Elle refait les ourlets des jupes et des pantalons. Elle reprise les vêtements de Mila, que Myriam s’apprêtait à jeter sans regret.

Louise lave les rideaux jaunis par le tabac et la poussière. Une fois par semaine, elle change les draps. Paul et Myriam s’en réjouissent.

Paul lui dit en souriant qu’elle a des airs de Mary Poppins. Il n’est pas sûr qu’elle ait saisi le compliment.

La nuit, dans le confort de leurs draps frais, le couple rit, incrédule, de cette nouvelle vie qui est la leur. Ils ont le sentiment d’avoir trouvé la perle rare, d’être bénis. Bien sûr, le salaire de Louise pèse sur le budget familial mais Paul ne s’en plaint plus. En quelques semaines, la présence de Louise est devenue indispensable.

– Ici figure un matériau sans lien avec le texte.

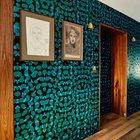 Напротив темно-серой бетонной стены, стена оклеенная зелеными обоями выглядит ярко и эффектно. Этому способствует ее сочетание с деревянной отделкой дверных проемов, латунные светильники и выключатели.
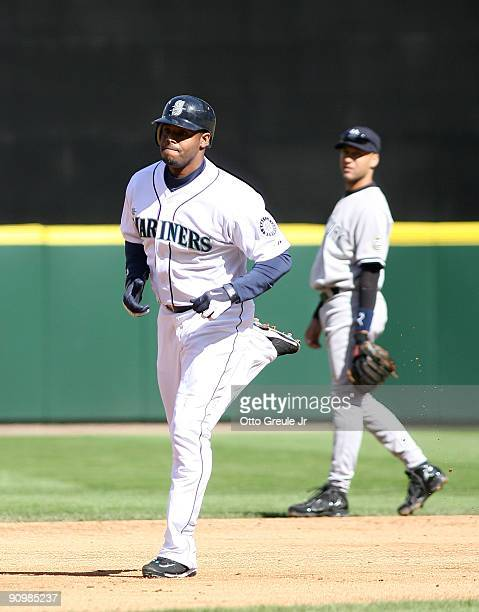 Ken Griffey Jr #24 of the Seattle Mariners rounds the bases past shortstop Derek Jeter of the New York Yankees after hitting a threerun homer on...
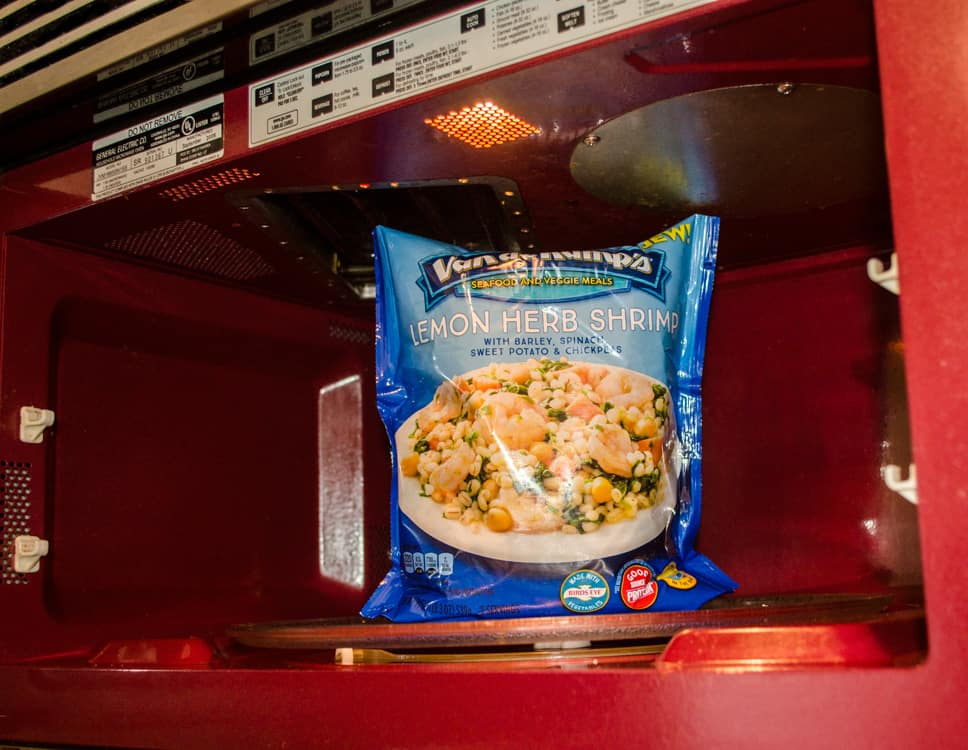 Van de Kamp's Seafood and Veggie Meals for Fish on Friday - Lemon Herb Shrimp with Chickpeas, Sweet Potatoes, and Spinach sits in a microwave ready to be cooked - The Goldilocks Kitchen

Le soir, quand Myriam rentre chez elle, elle trouve le dîner prêt.

Les enfants sont calmes et peignés. Louise suscite et comble les fantasmes de famille idéale que Myriam a honte de nourrir. Elle apprend à Mila à ranger derrière elle et la petite lle accroche, sous les yeux ébahis de ses parents, son manteau à la patère.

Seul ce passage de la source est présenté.